スウェーデンの自動化機器大手Piabが、混合アイテムの搬送に対応した新型吸着カップを発表した。BLFF 42とBLFF 55の2モデルで、異なるサイズや形状の物品を同時に扱える高性能設計が特徴である。従来は単一形状の製品搬送が主流だった産業用ロボット向け把持技術に、新たな可能性をもたらす製品として業界の注目を集めている。
複雑な搬送ニーズへの対応設計
Piabが開発したBLFF 42とBLFF 55は、既存の吸着カップ技術を大きく進化させた製品とみられる。
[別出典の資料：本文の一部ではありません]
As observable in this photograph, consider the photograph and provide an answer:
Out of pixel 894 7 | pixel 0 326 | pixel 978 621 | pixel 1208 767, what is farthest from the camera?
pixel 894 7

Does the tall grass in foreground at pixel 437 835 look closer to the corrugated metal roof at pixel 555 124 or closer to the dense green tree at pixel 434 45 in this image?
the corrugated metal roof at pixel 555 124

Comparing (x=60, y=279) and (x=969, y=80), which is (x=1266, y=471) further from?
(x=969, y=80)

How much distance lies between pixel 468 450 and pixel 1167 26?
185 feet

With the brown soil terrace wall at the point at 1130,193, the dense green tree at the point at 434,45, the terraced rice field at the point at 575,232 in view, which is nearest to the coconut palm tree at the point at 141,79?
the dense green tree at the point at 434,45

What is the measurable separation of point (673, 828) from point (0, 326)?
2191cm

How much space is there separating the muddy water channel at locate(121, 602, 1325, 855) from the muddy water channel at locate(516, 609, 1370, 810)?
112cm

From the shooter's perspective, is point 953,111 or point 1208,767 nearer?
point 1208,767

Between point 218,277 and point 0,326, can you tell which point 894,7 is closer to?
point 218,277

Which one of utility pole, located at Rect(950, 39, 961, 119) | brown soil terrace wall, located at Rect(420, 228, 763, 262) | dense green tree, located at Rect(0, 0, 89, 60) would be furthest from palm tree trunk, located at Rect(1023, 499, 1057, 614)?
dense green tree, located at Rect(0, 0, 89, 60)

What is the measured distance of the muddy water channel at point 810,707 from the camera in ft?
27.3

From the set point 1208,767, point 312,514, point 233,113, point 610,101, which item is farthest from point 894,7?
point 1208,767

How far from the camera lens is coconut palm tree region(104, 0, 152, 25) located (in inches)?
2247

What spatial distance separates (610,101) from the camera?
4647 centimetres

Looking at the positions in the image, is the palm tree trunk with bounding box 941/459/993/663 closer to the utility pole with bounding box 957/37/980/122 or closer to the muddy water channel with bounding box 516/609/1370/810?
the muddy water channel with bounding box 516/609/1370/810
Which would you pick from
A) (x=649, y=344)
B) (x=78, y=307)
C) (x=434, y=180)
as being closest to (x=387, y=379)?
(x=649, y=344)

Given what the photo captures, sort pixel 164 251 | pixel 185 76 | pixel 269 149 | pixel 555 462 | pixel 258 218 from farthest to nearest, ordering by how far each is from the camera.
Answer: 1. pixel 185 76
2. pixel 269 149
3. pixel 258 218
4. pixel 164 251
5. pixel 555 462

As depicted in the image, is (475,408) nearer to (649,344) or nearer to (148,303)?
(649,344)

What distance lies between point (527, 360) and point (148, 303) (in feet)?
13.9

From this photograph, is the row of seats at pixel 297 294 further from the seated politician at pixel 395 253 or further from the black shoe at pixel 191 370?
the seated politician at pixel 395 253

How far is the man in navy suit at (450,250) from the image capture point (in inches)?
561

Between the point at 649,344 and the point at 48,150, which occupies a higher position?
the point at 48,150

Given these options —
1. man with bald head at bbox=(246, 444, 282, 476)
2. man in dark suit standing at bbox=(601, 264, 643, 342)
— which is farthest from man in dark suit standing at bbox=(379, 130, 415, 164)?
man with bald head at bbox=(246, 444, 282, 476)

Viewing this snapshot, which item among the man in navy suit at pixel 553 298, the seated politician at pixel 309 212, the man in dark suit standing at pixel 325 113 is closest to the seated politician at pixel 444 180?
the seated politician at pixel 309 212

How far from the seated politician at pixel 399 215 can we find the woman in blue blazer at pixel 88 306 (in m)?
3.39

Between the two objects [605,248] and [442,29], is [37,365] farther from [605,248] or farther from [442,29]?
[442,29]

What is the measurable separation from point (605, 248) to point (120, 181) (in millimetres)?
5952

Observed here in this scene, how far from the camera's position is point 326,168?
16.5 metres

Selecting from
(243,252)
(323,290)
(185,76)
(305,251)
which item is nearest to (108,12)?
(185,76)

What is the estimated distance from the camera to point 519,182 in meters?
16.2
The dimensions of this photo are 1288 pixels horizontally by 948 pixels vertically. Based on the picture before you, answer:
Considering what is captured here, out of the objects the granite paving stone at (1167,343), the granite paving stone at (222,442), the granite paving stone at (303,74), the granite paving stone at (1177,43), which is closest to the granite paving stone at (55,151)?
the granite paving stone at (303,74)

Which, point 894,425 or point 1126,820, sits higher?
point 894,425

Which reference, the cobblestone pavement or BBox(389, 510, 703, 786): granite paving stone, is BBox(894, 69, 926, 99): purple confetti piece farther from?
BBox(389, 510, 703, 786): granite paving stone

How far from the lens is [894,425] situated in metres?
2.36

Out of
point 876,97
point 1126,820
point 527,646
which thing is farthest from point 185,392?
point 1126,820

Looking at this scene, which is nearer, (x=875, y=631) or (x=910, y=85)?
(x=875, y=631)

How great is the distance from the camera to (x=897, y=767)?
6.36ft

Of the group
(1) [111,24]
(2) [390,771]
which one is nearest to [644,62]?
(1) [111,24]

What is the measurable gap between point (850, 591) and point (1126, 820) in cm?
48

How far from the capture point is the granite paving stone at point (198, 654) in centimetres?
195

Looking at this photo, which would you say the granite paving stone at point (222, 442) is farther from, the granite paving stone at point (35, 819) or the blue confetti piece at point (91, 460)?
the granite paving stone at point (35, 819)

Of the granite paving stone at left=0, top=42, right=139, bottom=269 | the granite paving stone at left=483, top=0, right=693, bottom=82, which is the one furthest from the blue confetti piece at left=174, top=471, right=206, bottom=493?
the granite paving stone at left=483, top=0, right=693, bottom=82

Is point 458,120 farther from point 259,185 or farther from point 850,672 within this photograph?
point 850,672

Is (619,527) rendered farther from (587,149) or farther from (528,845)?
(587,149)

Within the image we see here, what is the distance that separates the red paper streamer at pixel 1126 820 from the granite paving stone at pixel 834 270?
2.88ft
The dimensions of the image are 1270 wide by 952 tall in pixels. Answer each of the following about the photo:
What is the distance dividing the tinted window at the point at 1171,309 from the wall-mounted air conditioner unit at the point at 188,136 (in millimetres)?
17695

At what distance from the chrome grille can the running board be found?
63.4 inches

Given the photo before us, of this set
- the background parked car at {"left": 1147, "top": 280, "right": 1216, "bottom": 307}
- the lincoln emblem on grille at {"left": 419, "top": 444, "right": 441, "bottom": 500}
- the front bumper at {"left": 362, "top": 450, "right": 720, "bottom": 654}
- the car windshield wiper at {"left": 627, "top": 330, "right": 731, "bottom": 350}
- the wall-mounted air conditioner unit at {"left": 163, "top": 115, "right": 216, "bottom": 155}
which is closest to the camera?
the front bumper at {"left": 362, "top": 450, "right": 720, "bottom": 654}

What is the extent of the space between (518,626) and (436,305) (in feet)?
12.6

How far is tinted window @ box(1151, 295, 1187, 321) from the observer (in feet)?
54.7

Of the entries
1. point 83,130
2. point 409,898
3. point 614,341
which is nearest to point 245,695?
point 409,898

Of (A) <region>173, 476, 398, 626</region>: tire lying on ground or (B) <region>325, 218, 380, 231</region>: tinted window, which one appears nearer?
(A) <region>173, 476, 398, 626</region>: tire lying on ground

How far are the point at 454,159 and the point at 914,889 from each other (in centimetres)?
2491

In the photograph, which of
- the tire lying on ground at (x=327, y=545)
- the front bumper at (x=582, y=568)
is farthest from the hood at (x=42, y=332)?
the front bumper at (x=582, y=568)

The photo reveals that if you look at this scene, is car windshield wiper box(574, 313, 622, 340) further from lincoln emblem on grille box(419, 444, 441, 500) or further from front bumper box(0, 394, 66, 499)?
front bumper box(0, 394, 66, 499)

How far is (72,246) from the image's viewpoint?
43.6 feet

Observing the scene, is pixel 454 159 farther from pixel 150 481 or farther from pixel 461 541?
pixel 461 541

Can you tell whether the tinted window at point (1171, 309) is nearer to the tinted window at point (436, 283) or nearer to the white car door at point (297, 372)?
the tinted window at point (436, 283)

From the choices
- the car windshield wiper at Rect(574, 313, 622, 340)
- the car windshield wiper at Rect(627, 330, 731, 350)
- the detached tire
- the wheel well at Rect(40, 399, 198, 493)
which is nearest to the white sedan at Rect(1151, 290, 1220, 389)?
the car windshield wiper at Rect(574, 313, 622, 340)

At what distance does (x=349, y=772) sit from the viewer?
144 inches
混合アイテムハンドリング(複数種類の物品を同時搬送する技術)に対応することで、製造現場やロジスティクス施設の運用効率化を実現する。両モデルはサイズの異なる製品カップを搭載し、大型から小型までの幅広い荷物に対応可能な設計となっている。吸着力の調整機能を備えることで、デリケートな製品から重量物まで安全に扱える汎用性が高い点が差別化要因である。
製造現場の自動化を加速
電子機器部品や食品、パッケージング産業など、多様な製品を扱う現場では、複数の専用ロボットを導入する必要があった。新型カップの登場により、一台のロボットアームで異なる形状の製品を効率的に処理でき、装置コストの削減と設備スペースの最適化が可能になる。特にeコマース関連産業の急速な成長に伴い、仕分けや梱包の自動化需要が急増している日本市場では、こうした柔軟性を持つ搬送技術への需要が高まるとみられる。食品製造業や自動車部品産業での導入例が増える可能性も指摘されている。
グローバル競争の中での位置づけ
Piabは欧州を中心に産業用自動化機器で高い市場シェアを保有する企業である。本製品は、ロボットの汎用性向上という業界課題に対し、実装レベルでの解決を提示している。日本の大手ロボットメーカーも類似技術の開発を進めているとされ、吸着カップ技術における国際競争が激化する局面に入ったといえる。BLFF シリーズの性能が業界標準となるかどうかが、今後のマニピュレーション技術の発展方向を左右する可能性がある。